Wirtschaft & Handel
Am 16. März hat Hoechst Marion Roussel (HMR), die Pharmatochter
der Hoechst AG, ihre Anlage zur Herstellung von rekombinanten
Humaninsulin in Betrieb genommen. Bundesforschungsminister Dr. Jürgen
Rüttgers startete die Anlage in Frankfurt-Höchst per Mausclick.
"Heute ist ein guter Tag für die Biotechnologie in Deutschland", sagte Rüttgers, der
den Beginn der gentechnischen Herstellung von Humaninsulin als Ereignis von
wirtschaftspolitischer Bedeutung bezeichnete. Es gebe heute in Europa keinen
Standort, der bessere Bedingungen für biotechnologische Forschung und Produktion
biete als die Bundesrepublik Deutschland.
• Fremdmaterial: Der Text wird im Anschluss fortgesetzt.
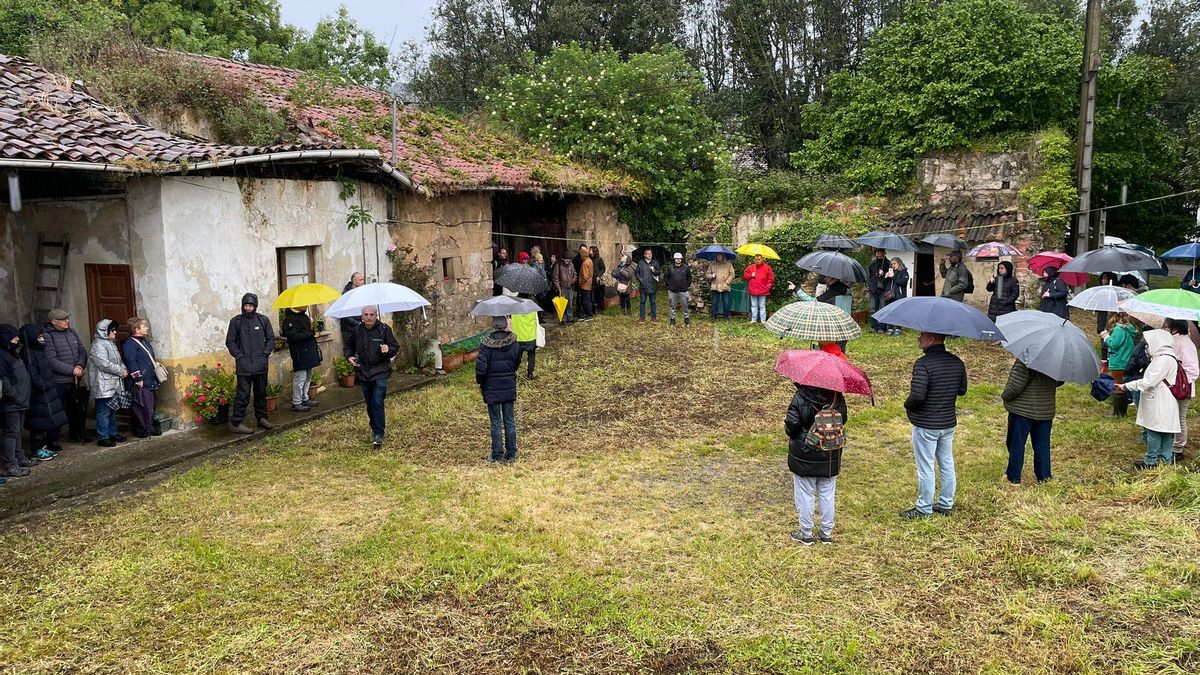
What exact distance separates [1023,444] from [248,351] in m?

HMR erwarte durch die Inbetriebnahme der Anlage einen Umsatz mit Humaninsulin
von 260 Millionen DM, sagte Dr. Heinz-Werner Meier, Vorsitzender der
Geschäftsführung von HMR Deutschland. Dadurch würden in Frankfurt 250
qualifizierte Arbeitsplätze langfristig gesichert. Gleichzeitig verbesserten sich auch die
Perspektiven des Unternehmens im weltweiten Wettbewerb. Mit der
konventionellen Herstellung von Insulin aus Bauchspeicheldrüsen von
Schlachtschweinen habe HMR den internationalen Markt nicht bedienen können.
Das rekombinante Insulin werde voraussichtlich zum Jahresende in deutschen
Apotheken verfügbar sein, kündigte der HMR-Chef an. Hergestellt wird das
Pankreashormon in Escherichia-coli-Bakterien, in die das Gen zur Produktion von
Humaninsulin eingeschleust wurde. Durch diese Manipulation werde die Pathogenität
des Bakterienstammes nicht erhöht, betonte Meier. Die Bakterien besiedelten
nachweislich weder den menschlichen noch den tierischen Darm.
Wie aus den Unterlagen von HMR hervorgeht, produzieren die E.coli-Bakterien
nicht das fertige Humaninsulin, sondern ein Fusionsprotein, das die
Aminosäuresequenz des Proinsulins enthält. Durch die enzymatische Abspaltung von
zwei Aminosäureketten wird daraus das C-Peptid herausgelöst.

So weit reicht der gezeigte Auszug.